Edith Graf-Litscher avait fait une proposition similaire il y a trois ans et avait déjà évoqué la possibilité d’utiliser ces trois couleurs, mais d’une manière plus contraignante, ce qui avait provoqué la résistance des milieux économiques concernés. «Aujourd’hui, je suis plus coulante», admet-t-elle. «Ce qui m’importe c’est que le système soit eurocompatible et que le consommateur en profite», admet-elle.

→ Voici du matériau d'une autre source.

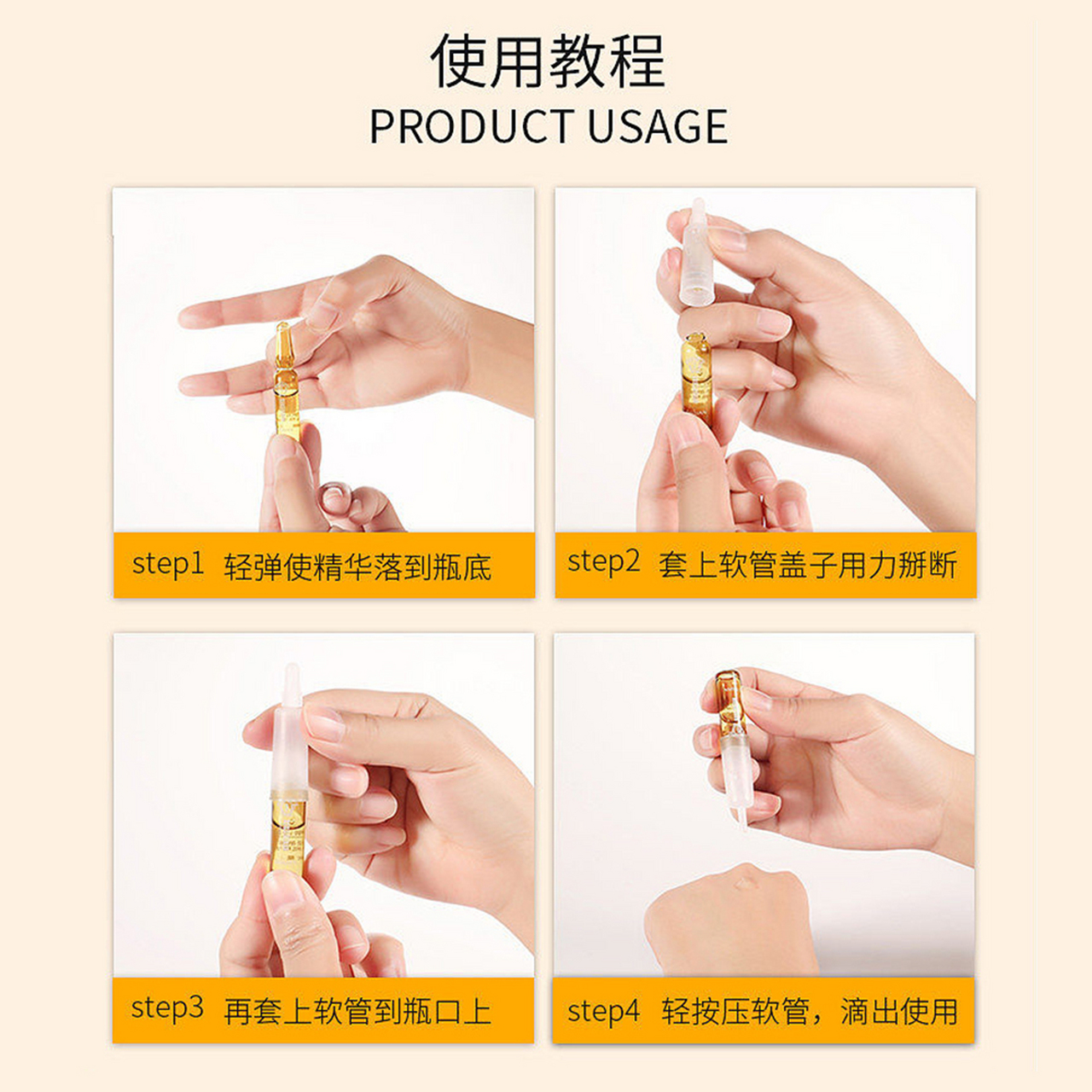 使用教程
PRODUCT USAGE

step1 轻弹使精华落到瓶底

step2 套上软管盖子用力掰断

step3 再套上软管到瓶口上

step4 轻按压软管，滴出使用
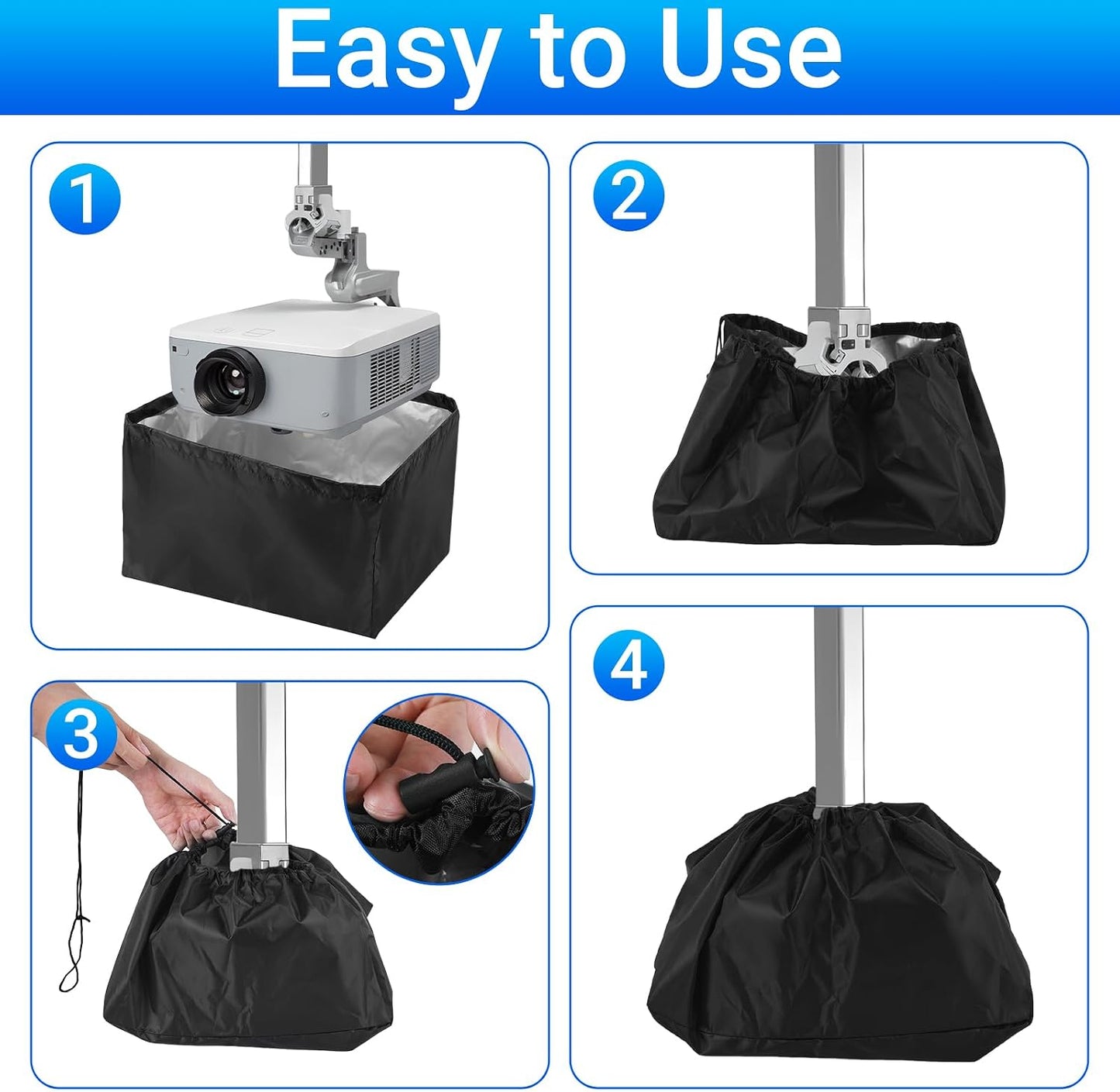 Easy to Use

1

2

3

4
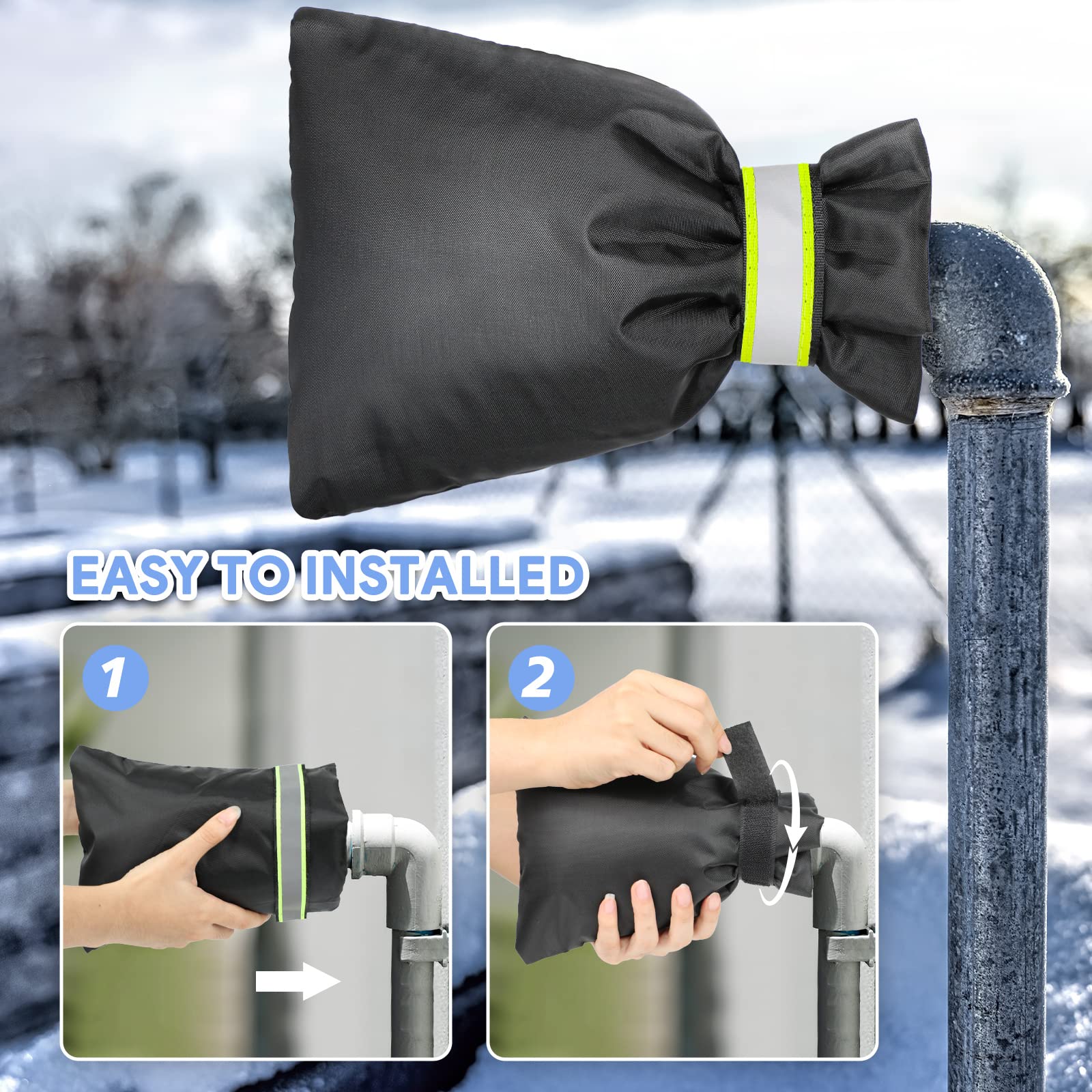 EASY TO INSTALLED

1

2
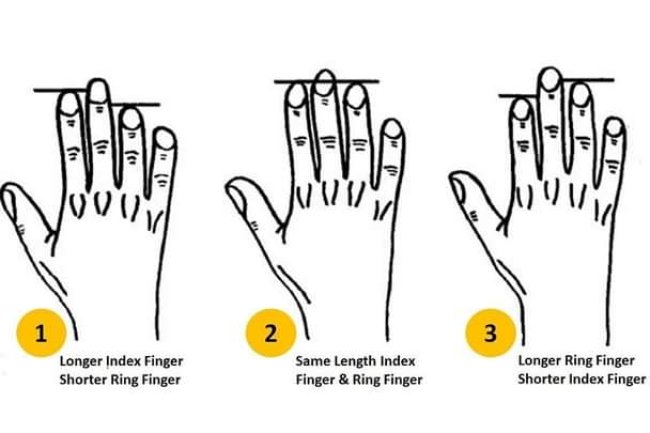 1
Longer Index Finger
Shorter Ring Finger

2
Same Length Index
Finger & Ring Finger

3
Longer Ring Finger
Shorter Index Finger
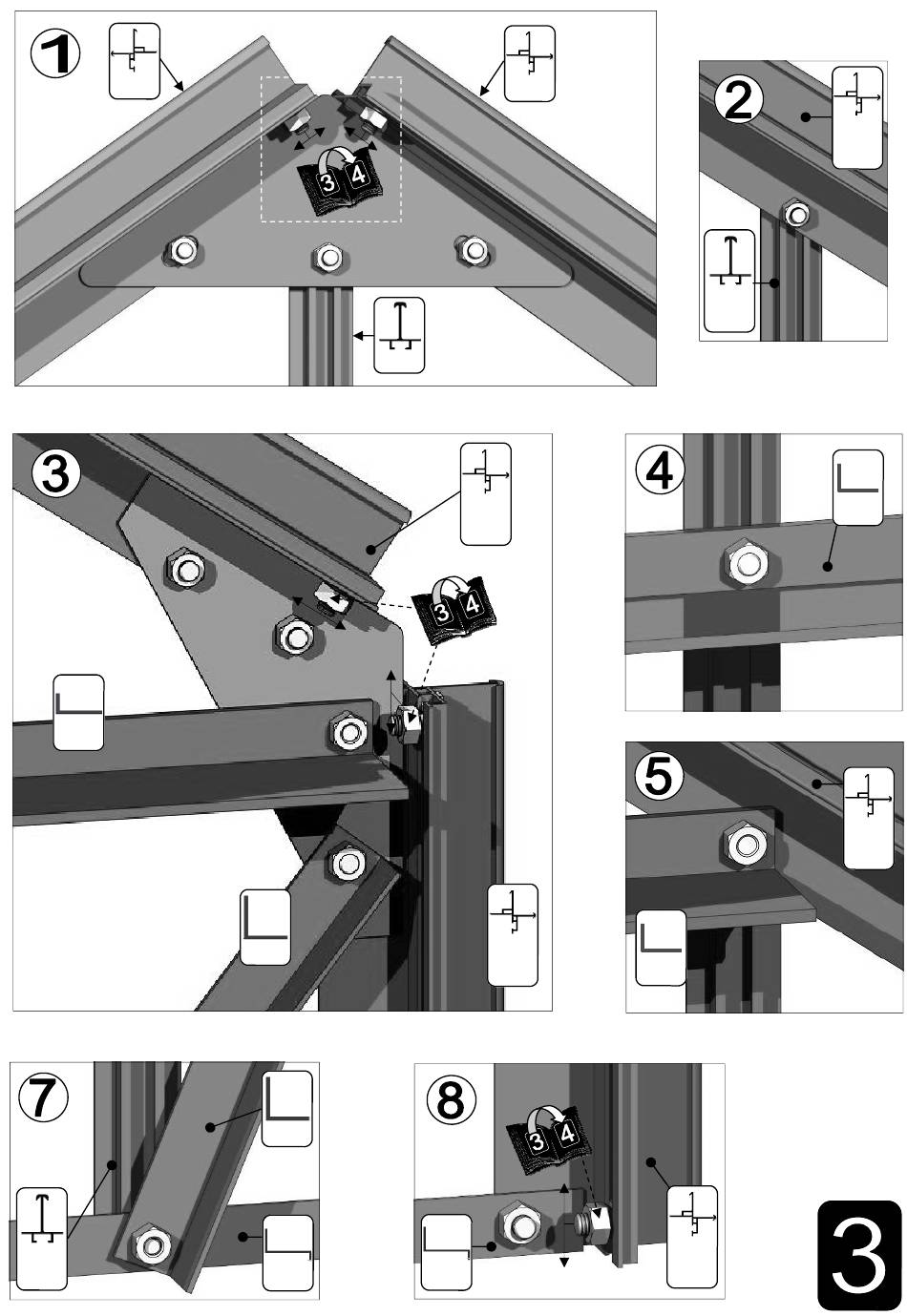 1

3 4

2

3

3 4

4

5

7

8

3 4

3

Les réactions des milieux de la santé approuvent généralement cette idée mais avec des nuances. «Nous saluons toute les tentatives de ce genre. Catégoriser un produit en fonction de son contenu en sucre et en sel ne nous apprend pas grand-chose sur les qualités intrinsèques de l’aliment en question», estime Esther Infanger de la société suisse de nutrition. Infanger préfèrerait un label destiné uniquement aux denrées alimentaires particulièrement saines. Quant à Heinrich von Grüningen de la fondation Adipositas, il approuve la proposition d’Edith Graf-Litscher dans ses grandes lignes. Il relève cependant les dérives suivantes: «Aux Etats-Unis, le fast-food est étiqueté en fonction des calories. Résultat: ce sont avant tout des consommateurs des couches très modestes de la société qui achètent ces produits car ils pensent profiter à bas coût d’aliments riches en calories. C’est absurde».